Alternatively, it could keep the encoding key secret, so anybody receiving its messages could use a publicly available key to decipher them, but would know the identity of the author. By encoding twice, once with a public and one with a private key, both parties to the transaction could be confident of the secrecy of the message and the identity of the other correspondent.

This neat idea works by exploiting certain “one-way" mathematical functions. A oneway function can best be described by analogy with simple arithmetic.

Most people can multiply 12 by 343 (equals 4116) in their heads without too much difficulty, few people could divide 4116 by 343 in their heads. Oneway functions take that example to extremes: they are easy to calculate one way, but almost impossible, even for computers, to calculate in reverse.

One such problem is the “knapsack problem." Imagine you nave been given a knapsack filled with packages of various weights.

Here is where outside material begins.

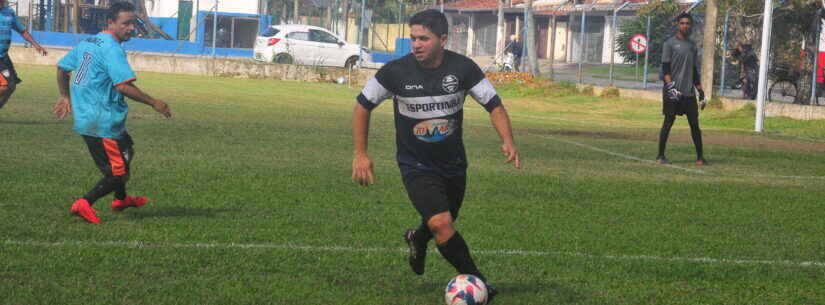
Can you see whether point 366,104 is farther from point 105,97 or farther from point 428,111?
point 105,97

You know the weight of the empty knapsack, the weight of the various potential items inside, and the total weight of the filled knap-

sack. Can you use this knowledge to determine which items are actually inside? Finding the total weight of the knapsack and its contents together is a trivial problem in addition. Doing it the other way round is enormously difficult: the solution can take millions of years of computer time.

In fact, the “knapsack" problem is one of a category of one-way functions which contain “trapdoors" or short-cuts to the answer if you are given the right clue.

Mr Adi Shamir, of the Weizmann Institute, discovered earlier this year that it was possible to use recent mathematical discoveries to uncover the tell-tale “trapdoor" clue. This August, at a cryptography conference at the University of California at Santa Barbara. Mr Leonard Adleman of the University of Southern California, demonstrated that Mr Shamir’s discovery worked. Using an Apple computer, he cracked overnight a code devised by Mr Shamir. Mr Adleman and Mr Shamir are themselves co-authors (along with Mr Ronald Rivest) of a cypher based on a much more difficult mathematical problem, that of speedily dividing into factors (whole numbers) the sum produced by multipying two very large prime numbers (that is. numbers that can be divided only by one or by themselves).

The Rivest-Shamir-Adleman (R.S.A.) scheme, based on this problem, is likely to prove much more robust than those based on the knapsack problem. But mathematics continues to make progress, and difficult mathematical problems may not prove intractable for long. Already, say some cryptographers, people using the R.S.A. scheme should make sure they use prime numbers 200 digits long.